Unification scheme for 3D surface reconstruction using physically based models

Abstract

We propose a unification framework for three‐dimensional shape reconstruction using physically based models. A variety of 3D shape reconstruction techniques have been developed in the past two decades, such as shape from stereopsis, from shading, from texture gradient, and from structured lighting. However, the lack of a general theory that unifies these shape reconstruction techniques into one framework hinders the effort of a synergistical image interpretation scheme using multiple sensors/information sources. Most shape‐from‐Xtechniques use an “observable” (e.g., the stereo disparity, intensity, or texture gradient) and a model, which is based on specific domain knowledge (e.g., the triangulation principle, reflectance function, or texture distortion equation) to predict the observable, in 3D shape reconstruction.
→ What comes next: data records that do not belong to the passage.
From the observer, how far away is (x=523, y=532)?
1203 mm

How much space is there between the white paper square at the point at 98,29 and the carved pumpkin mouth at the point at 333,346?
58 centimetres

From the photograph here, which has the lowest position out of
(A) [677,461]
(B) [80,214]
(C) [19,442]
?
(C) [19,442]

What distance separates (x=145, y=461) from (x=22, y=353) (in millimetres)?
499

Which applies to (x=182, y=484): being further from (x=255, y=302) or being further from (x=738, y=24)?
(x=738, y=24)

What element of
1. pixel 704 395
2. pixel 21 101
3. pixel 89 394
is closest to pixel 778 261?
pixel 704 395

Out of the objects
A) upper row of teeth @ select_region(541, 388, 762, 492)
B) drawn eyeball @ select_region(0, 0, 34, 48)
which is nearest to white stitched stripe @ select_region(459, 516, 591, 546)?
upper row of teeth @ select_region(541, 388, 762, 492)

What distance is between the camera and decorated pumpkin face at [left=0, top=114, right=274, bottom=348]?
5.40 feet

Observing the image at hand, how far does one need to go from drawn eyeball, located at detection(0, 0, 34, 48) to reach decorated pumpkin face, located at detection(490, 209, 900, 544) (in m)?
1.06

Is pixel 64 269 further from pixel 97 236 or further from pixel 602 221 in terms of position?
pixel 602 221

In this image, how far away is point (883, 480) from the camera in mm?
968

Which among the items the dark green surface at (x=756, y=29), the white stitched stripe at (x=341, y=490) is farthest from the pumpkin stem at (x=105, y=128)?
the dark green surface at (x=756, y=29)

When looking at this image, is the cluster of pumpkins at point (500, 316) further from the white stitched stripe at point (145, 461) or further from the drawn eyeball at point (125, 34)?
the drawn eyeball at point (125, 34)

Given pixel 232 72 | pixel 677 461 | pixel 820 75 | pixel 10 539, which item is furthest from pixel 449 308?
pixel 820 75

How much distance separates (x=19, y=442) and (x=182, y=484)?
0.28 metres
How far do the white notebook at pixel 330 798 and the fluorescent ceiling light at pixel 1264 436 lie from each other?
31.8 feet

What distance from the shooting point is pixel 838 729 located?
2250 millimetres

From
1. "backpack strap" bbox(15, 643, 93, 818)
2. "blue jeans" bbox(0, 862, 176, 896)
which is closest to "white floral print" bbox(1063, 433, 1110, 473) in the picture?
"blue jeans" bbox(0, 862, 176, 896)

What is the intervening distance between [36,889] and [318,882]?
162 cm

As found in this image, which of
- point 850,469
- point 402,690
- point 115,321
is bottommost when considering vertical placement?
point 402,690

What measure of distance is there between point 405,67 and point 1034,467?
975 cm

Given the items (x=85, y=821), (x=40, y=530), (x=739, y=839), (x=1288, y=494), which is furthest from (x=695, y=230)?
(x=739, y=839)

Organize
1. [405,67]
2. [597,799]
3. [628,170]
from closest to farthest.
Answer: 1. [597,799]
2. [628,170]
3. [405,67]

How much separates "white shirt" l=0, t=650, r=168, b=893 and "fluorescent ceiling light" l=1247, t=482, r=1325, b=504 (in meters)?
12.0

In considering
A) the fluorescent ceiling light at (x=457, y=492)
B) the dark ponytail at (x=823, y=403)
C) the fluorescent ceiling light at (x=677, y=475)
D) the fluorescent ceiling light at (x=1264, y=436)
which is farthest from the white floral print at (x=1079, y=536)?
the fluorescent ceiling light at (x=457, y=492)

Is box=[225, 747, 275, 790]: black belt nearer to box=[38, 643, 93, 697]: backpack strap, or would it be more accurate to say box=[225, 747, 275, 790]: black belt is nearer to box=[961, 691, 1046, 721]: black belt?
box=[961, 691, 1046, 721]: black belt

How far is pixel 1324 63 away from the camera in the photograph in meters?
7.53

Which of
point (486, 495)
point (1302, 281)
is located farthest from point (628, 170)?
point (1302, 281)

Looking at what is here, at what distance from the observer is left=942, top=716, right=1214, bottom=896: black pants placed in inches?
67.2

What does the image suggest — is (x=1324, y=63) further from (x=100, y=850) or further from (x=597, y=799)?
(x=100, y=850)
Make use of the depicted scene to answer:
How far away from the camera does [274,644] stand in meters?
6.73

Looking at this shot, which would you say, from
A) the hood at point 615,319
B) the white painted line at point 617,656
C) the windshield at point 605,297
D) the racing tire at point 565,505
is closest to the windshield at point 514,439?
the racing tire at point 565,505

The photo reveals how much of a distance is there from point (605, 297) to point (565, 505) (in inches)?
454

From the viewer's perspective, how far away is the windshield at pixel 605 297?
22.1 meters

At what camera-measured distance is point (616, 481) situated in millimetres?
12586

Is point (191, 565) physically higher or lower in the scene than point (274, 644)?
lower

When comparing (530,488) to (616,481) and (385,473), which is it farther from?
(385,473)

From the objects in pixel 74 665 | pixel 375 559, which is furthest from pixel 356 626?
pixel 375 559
We show that all these “observable–prediction‐model” types of techniques can be incorporated into our framework of energy constraint on a flexible, deformable image frame. In our algorithm, if the observable does not confirm to the predictions obtained using the corresponding model, a large “error” potential results. The error potential gradient forces the flexible image frame to deform in space. The deformation brings the flexible image frame to “wrap” onto the surface of the imaged 3D object. Surface reconstruction is thus achieved through a “package wrapping” or a “shape deformation” process by minimizing the discrepancy in the observable and the model prediction. The dynamics of such a wrapping process are governed by the least action principle which is physically correct. A physically based model is essential in this general shape reconstruction framework because of its capability to recover the desired 3D shape, to provide an animation sequence of the reconstruction, and to include the regularization principle into the theory of surface reconstruction.